After a few months of round-the-clock reports, media coverage of the war in Iraq has dwindled to a single daily announcement of a U.S. military casualty or the latest capture of a former Iraqi government insider. Embedded journalists have been pried loose to cover the conflict in Liberia, the gubernatorial politics in California or the sexual assault accusations against an NBA basketball star.

Yet, thousands of U.S. soldiers remain in a country that does not behave as if the war is over, their reconstruction efforts hampered by continued ambushes and attacks on their lives. Their war is definitely not sidelined by other global conflicts; it remains a daily ordeal with no end in sight.

This reality hit me right between the eyes recently when I had the privilege of working a military transport that served as my own personal embed into the war know as Iraqi Freedom. During the active phase of the war in Iraq, commercial airlines, in a long-standing wartime practice, are pressed into service by the U.S. military to transport troops from locations around America to a common departure point in Europe, and, from there, on to the Middle East.

Large wide-bodied aircraft that normally cross the North Atlantic or Pacific oceans with tourists and business travelers headed to Europe and Asia are, instead, filled to their crammed overhead bins with soldiers in full battle gear on their way to active duty. Or, sometimes, with weary but excited veterans returning home from the desert.

We loaded our soldiers in the middle of the night. One long, continuous line of sand-colored fatigues stretched like a desert caravan from the base terminal across the tarmac to the ramp stairs of our airplane. The base commanders stood at the foot of the stairs and shook the hand of each and every soldier, who then clambered up to the aircraft door weighted down with a waterpack, Kevlar vest, night-goggled battle helmet, backpack, bedroll and weapon. When we asked why each of them boarded with a Meal Ready to Eat, or MRE, in hand, since we were to feed them several times before we landed, an officer told us that the troops were provisioned with their first combat meal in advance.
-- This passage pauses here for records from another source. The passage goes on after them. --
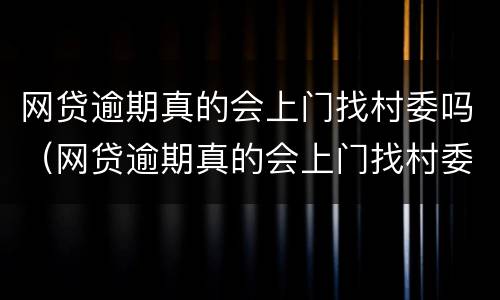 网贷逾期真的会上门找村委吗（网贷逾期真的会上门找村委吗是真的吗）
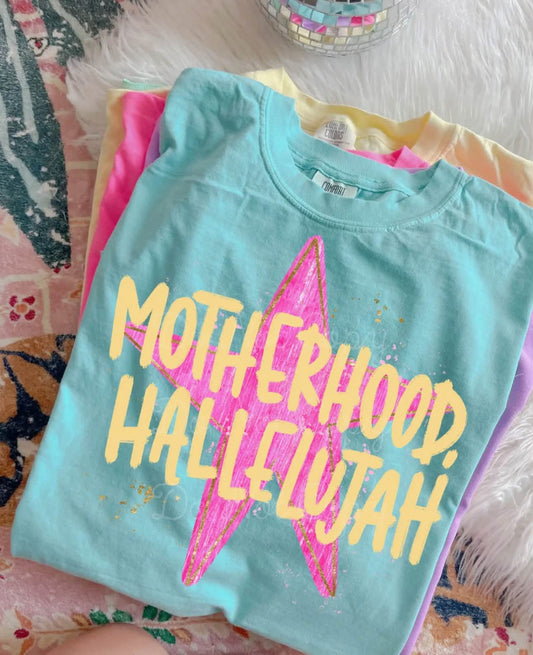 Motherhood Hallelujah Tee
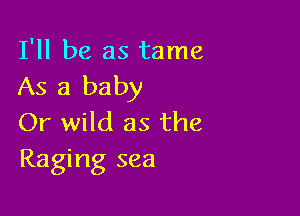 I'll be as tame
As a baby

Or wild as the
Raging sea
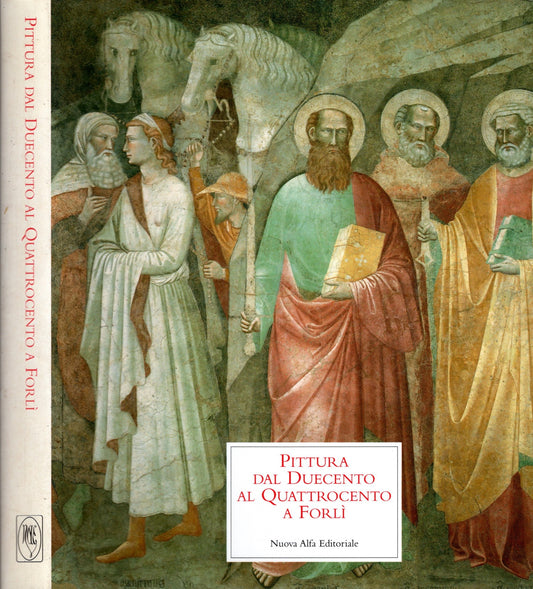 La Pittura A Forlì. Pittura Dal Duecento Al Quattrocento A Forlì.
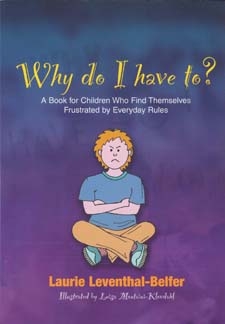Why Do I Have To? A Book for Children Who Find Themselves Frustrated by Everyday Rules 9781843108917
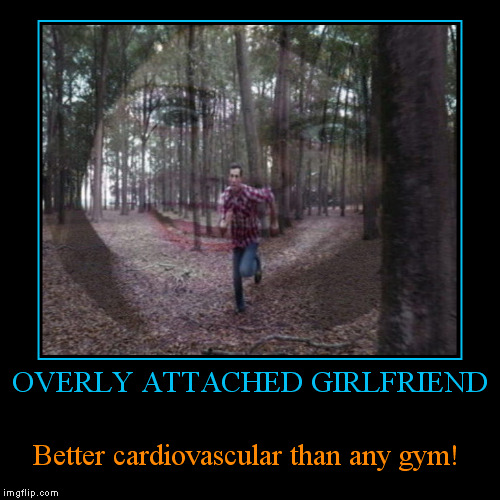 No gym fees needed | image tagged in funny,demotivationals,overly attached girlfriend,running scared,gym,cardiovascular | made w/ Imgflip demotivational maker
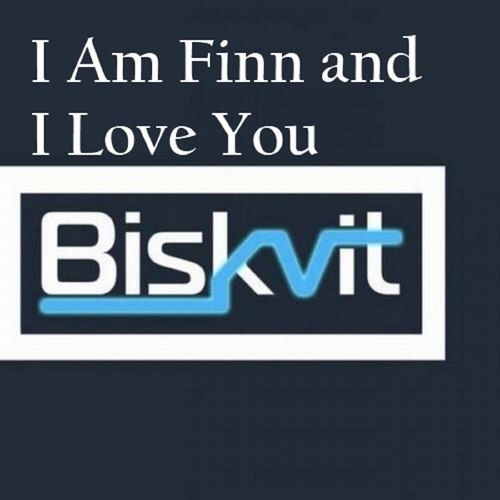 Biskvit-I Am Finn and I Love You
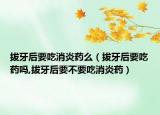 拔牙后要吃消炎药么（拔牙后要吃药吗,拔牙后要不要吃消炎药）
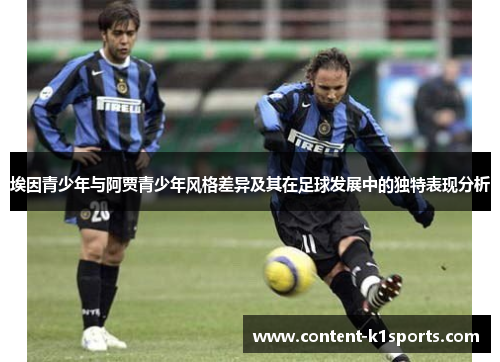埃因青少年与阿贾青少年风格差异及其在足球发展中的独特表现分析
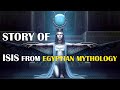 Story of Isis from Egyptian Mythology  |  Who is the Egyptian Goddess Isis?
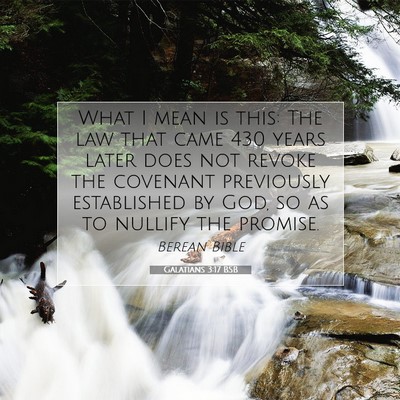 Picture 07 - Galatians 3:17 BSB - What I mean is this: The law that came 430 years - Bible Verse Picture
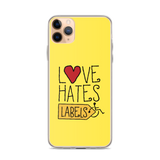 Love Hates Labels (Yellow iPhone Case)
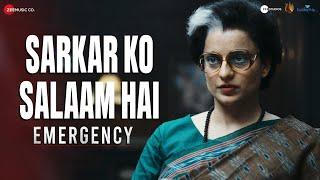 Sarkar Ko Salaam Hai | Emergency | Kangana Ranaut, Anupam Kher, Shreyas Talpade |Sreerama C |Manoj M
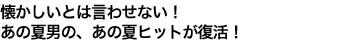 懐かしいとは言わせない! あの夏男の、あの夏ヒットが復活!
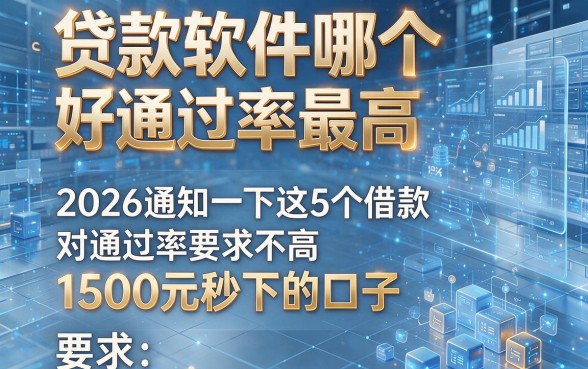 贷款软件哪个好通过率最高，2026通知一下这5个借款对通过率要求不高1500元秒下的口子
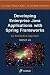 Developing Enterprise Java Applications with Spring Frameworks: An End-to-End Approach Developing Enterprise Java Applications with Spring Frameworks: An End-to-End Approach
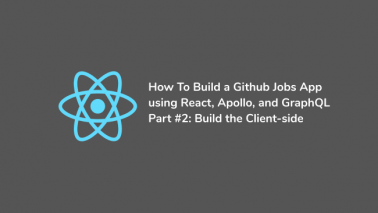 How to create a Github Jobs app using React, Apollo, and GraphQL &#8211; Part #2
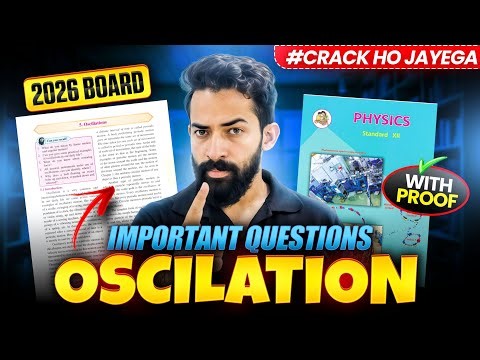 📘 Top Most Important Questions of Oscillations | Class 12 HSC Physics 2026 Board Exam | Dube Jee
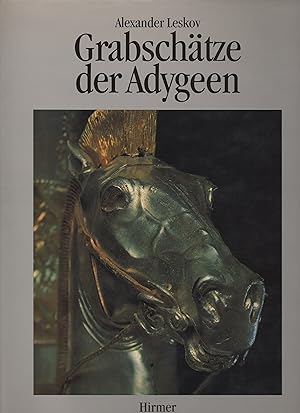 Grabschätze der Adygeen : Neue Entdeckungen im Nordkaukasus. Alexander Leskov. [Übers. aus d. Rus...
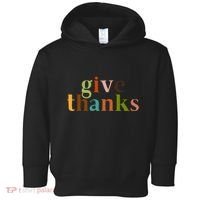 Give Thanks Be Thankful Thankgiving Toddler Hoodie thumb 0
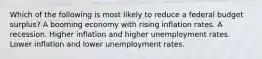 Which of the following is most likely to reduce a federal budget surplus? A booming economy with rising inflation rates. A recession. Higher inflation and higher unemployment rates. Lower inflation and lower unemployment rates.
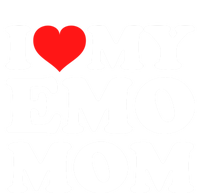 I Love My Emo Mom Cool Gift T-Shirt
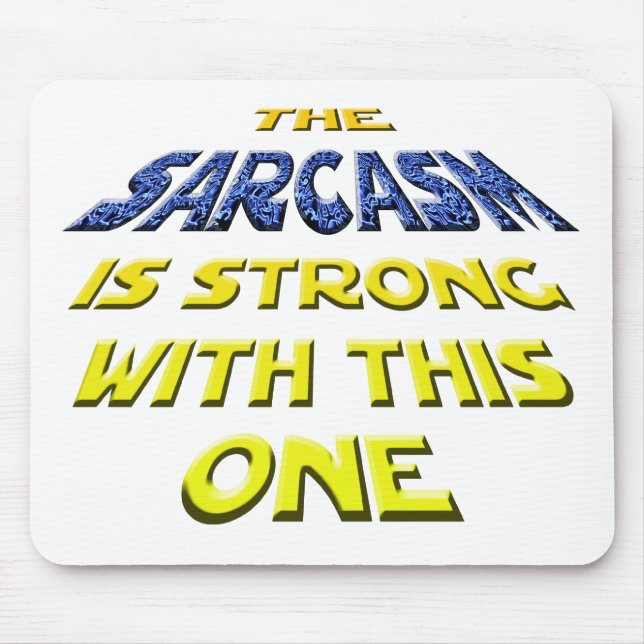 The Sarcasm Is Strong With This One Mouse Mat (Front)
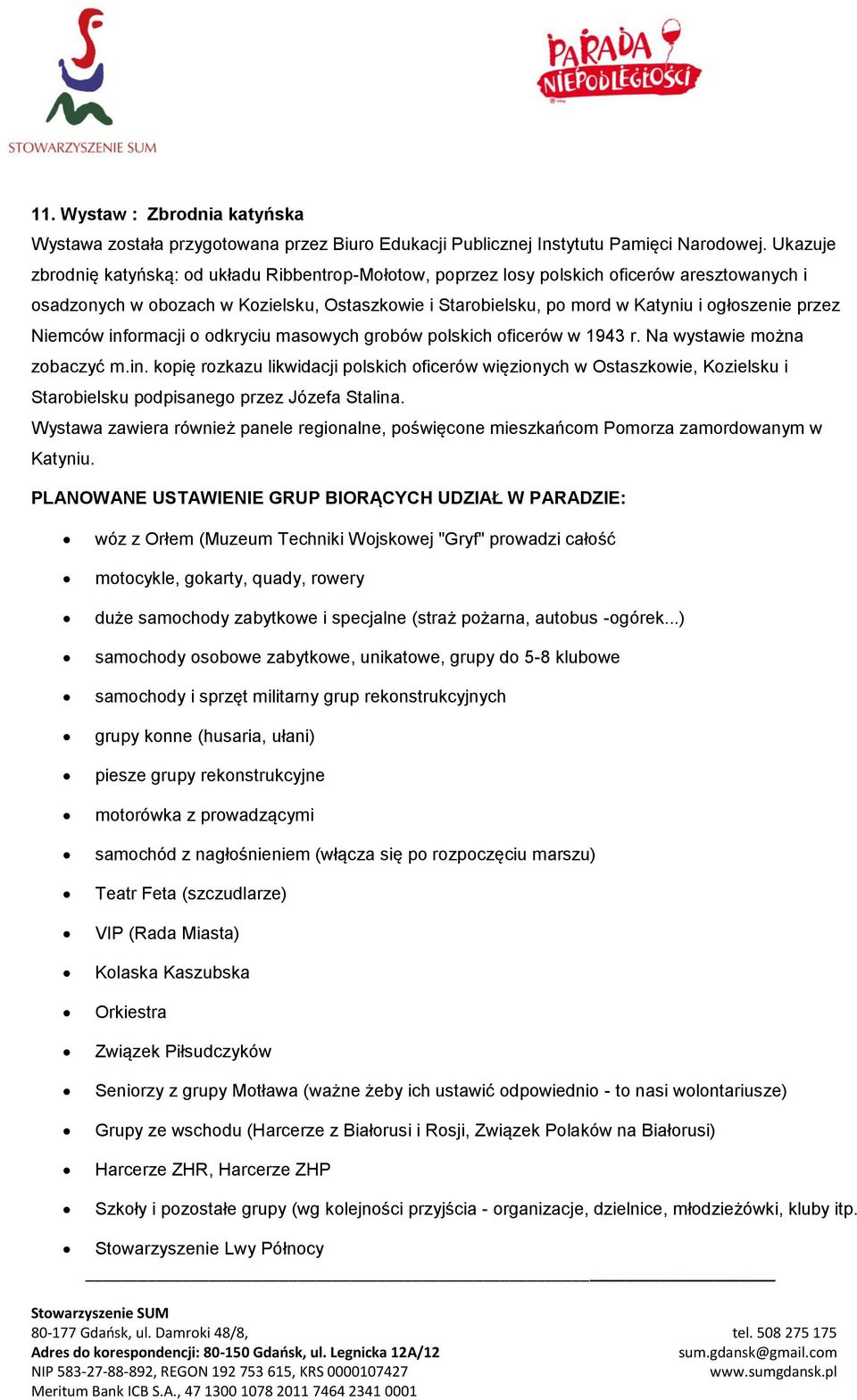 przez Niemców informacji o odkryciu masowych grobów polskich oficerów w 1943 r. Na wystawie można zobaczyć m.in. kopię rozkazu likwidacji polskich oficerów więzionych w Ostaszkowie, Kozielsku i Starobielsku podpisanego przez Józefa Stalina.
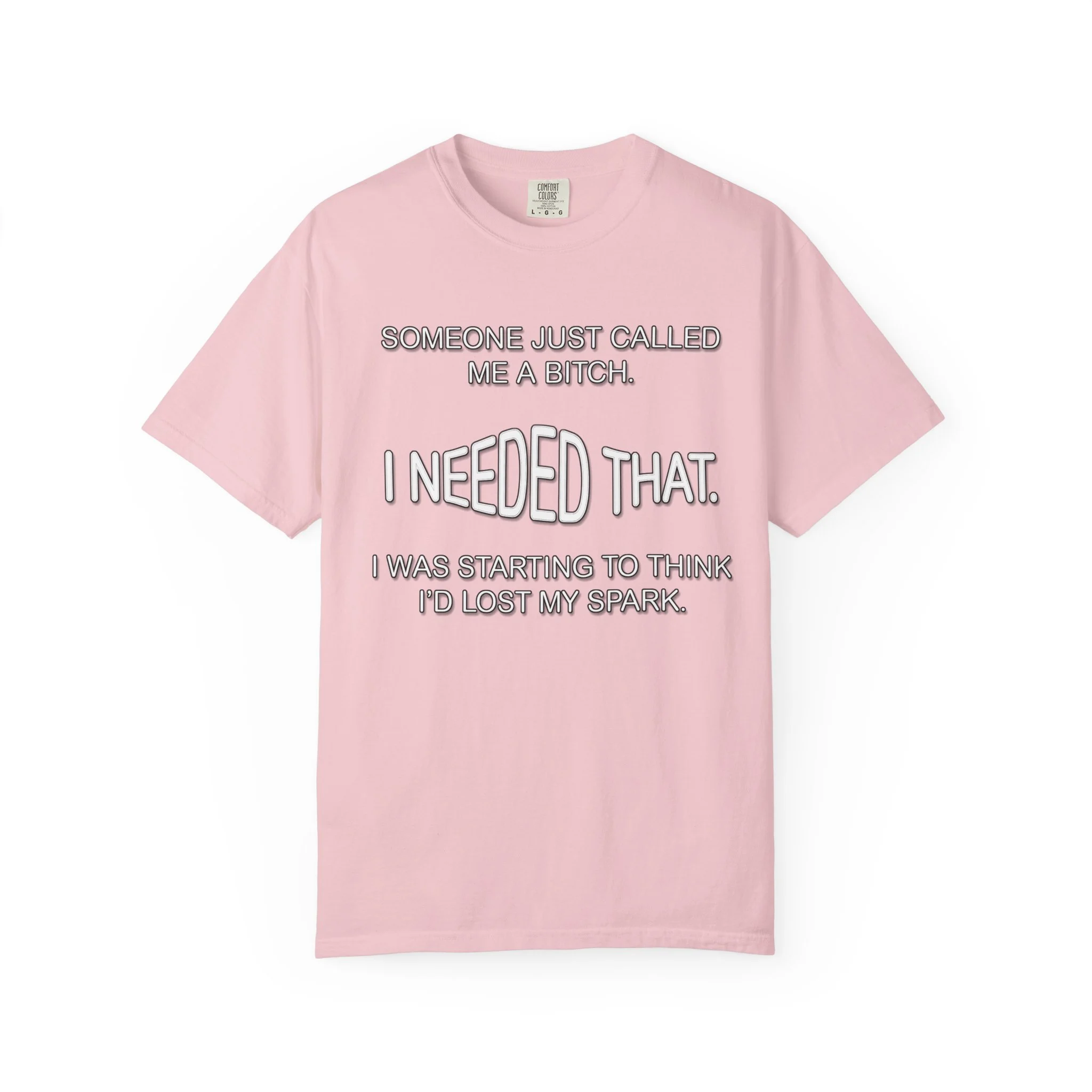 Someone Just Called Me A Bitch - Image Front, Unisex Garment-Dyed T-shirt - Image 14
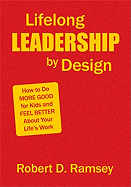 Lifelong Leadership by Design: How to Do More Good for Kids and Feel Better about Your Life's Work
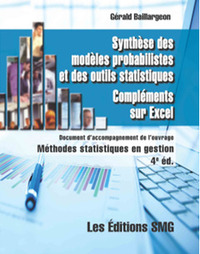 SYNTHESE DES MODELES PROBABILISTES ET DES OUTILS STATISTIQUES - COMPLEMENTS SUR EXCEL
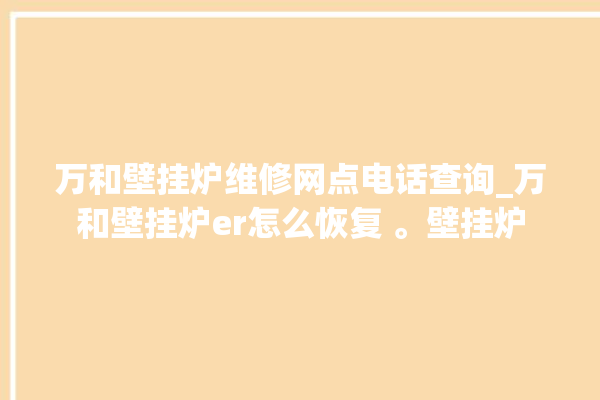 万和壁挂炉维修网点电话查询_万和壁挂炉er怎么恢复 。壁挂炉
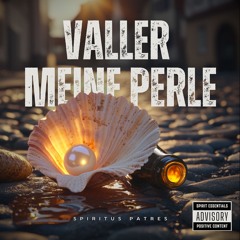 Valler meine Perle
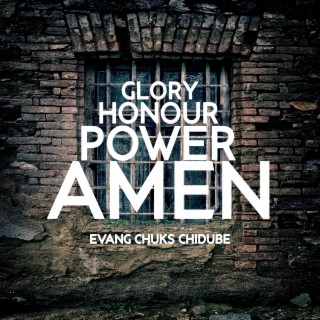 GLORY HONOUR POWER AMEN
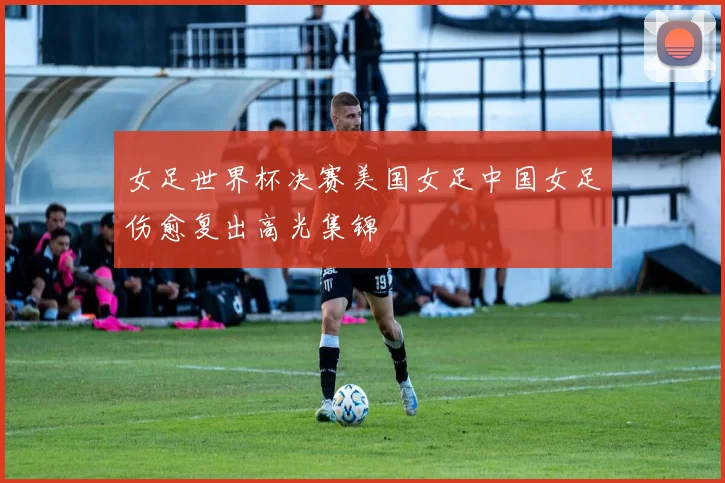 女足世界杯决赛美国女足中国女足伤愈复出高光集锦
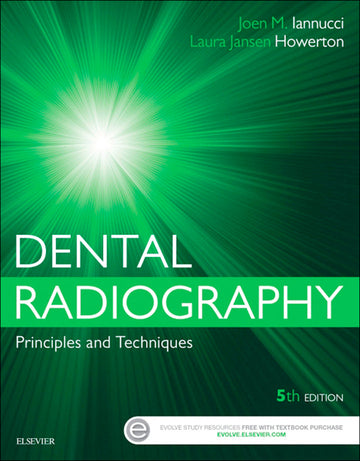 Dental Radiography: Principles and Techniques 5th Edition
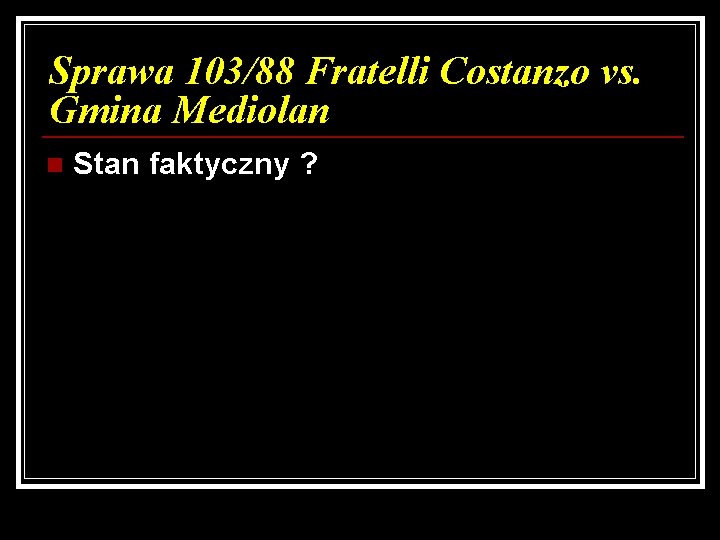 Sprawa 103/88 Fratelli Costanzo vs. Gmina Mediolan n Stan faktyczny ? 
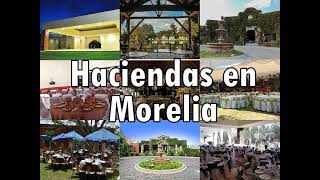 Las Mejores Haciendas en Morelia para tus Eventos!!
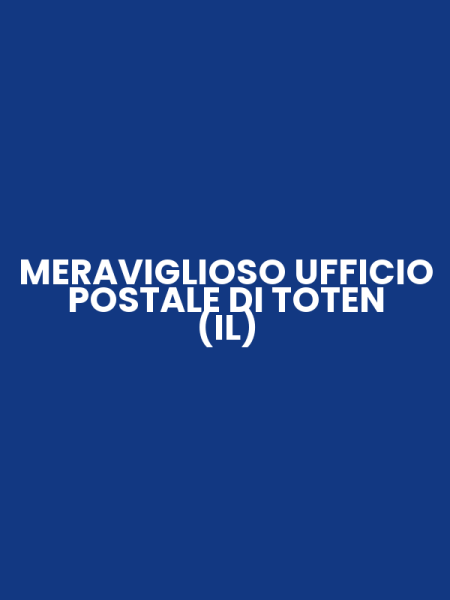 MERAVIGLIOSO UFFICIO POSTALE DI TOTEN (IL)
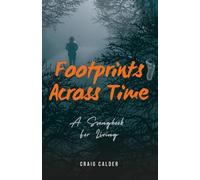 Footprints Across Time: A Songbook For Living
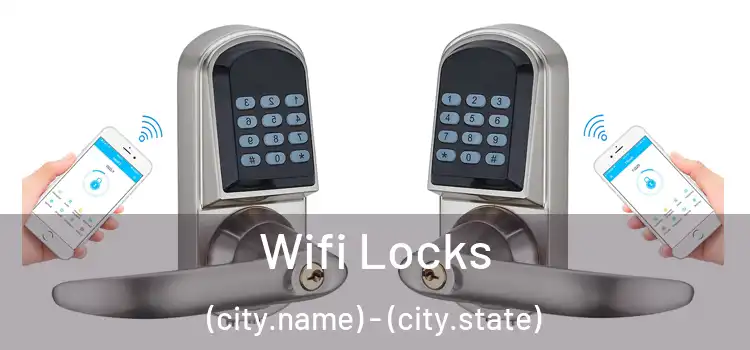 Wifi Locks (city.name) - (city.state)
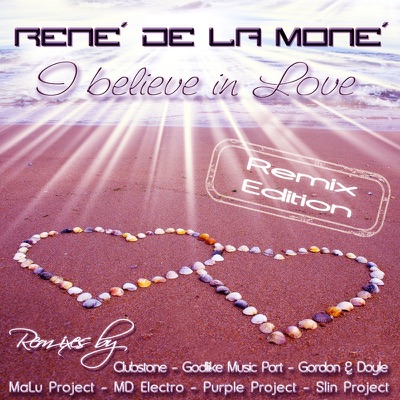 I Believe In Love (Remix Edition) - EP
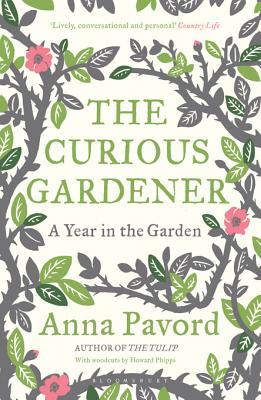 The Curious Gardener Anna Pavord Pavord Anna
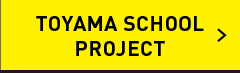 TOYAMA SCHOOL Project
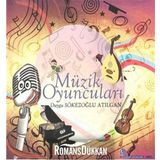 Müzik Oyuncuları - Duygu Sökezoğlu Atılgan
The soldiers ranged in age from 18 years old to their late 50s, encompassed a rainbow of ethnic backgrounds, the gamut of United States geographic diversity, and included reservists, civilians, officers and enlisted. This group was unfailingly polite, always a “please,” “thank you,” “yes, ma’am” and “no, ma’am.” Never a complaint, always a compliment – they were endearing with their combination of stoicism and gracious manners.

The mood became more somber as we neared our destination and prepared to say goodbye. The crew hurried to gather e-mail and home addresses to keep in touch with the soldiers through their families, promising to write to the West Virginia physician’s assistant’s wife and two children who were upset that daddy wouldn’t be home for Halloween. And to the mother of the soldier from Arkansas who had just experienced the longest airplane flight in his life.

Someone passed around an American flag for everyone to sign as a memento of the trip, and soldiers and crew alike took photos of each other like the last day of summer camp. As the soldiers deplaned, we hugged them goodbye and wished them a safe return. Many hugged back until our ribs creaked, and often, the flight attendants were not the only ones with tears in their eyes.

Now, I read the paper and watch the news wondering if the latest ambush at a checkpoint means that one of the MPs on my flight isn’t coming home. Or if the sniper attacks have injured or killed one of the mechanics, communications specialists or chemical unit soldiers that looked me in the eye with a smile before walking off my airplane to an unknown fate.

For me, now, like the loved ones and families of these soldiers, there is not enough news about the war, not enough footage of living, breathing soldiers who I hope, one day, to welcome with open arms on their return flight to U.S. soil.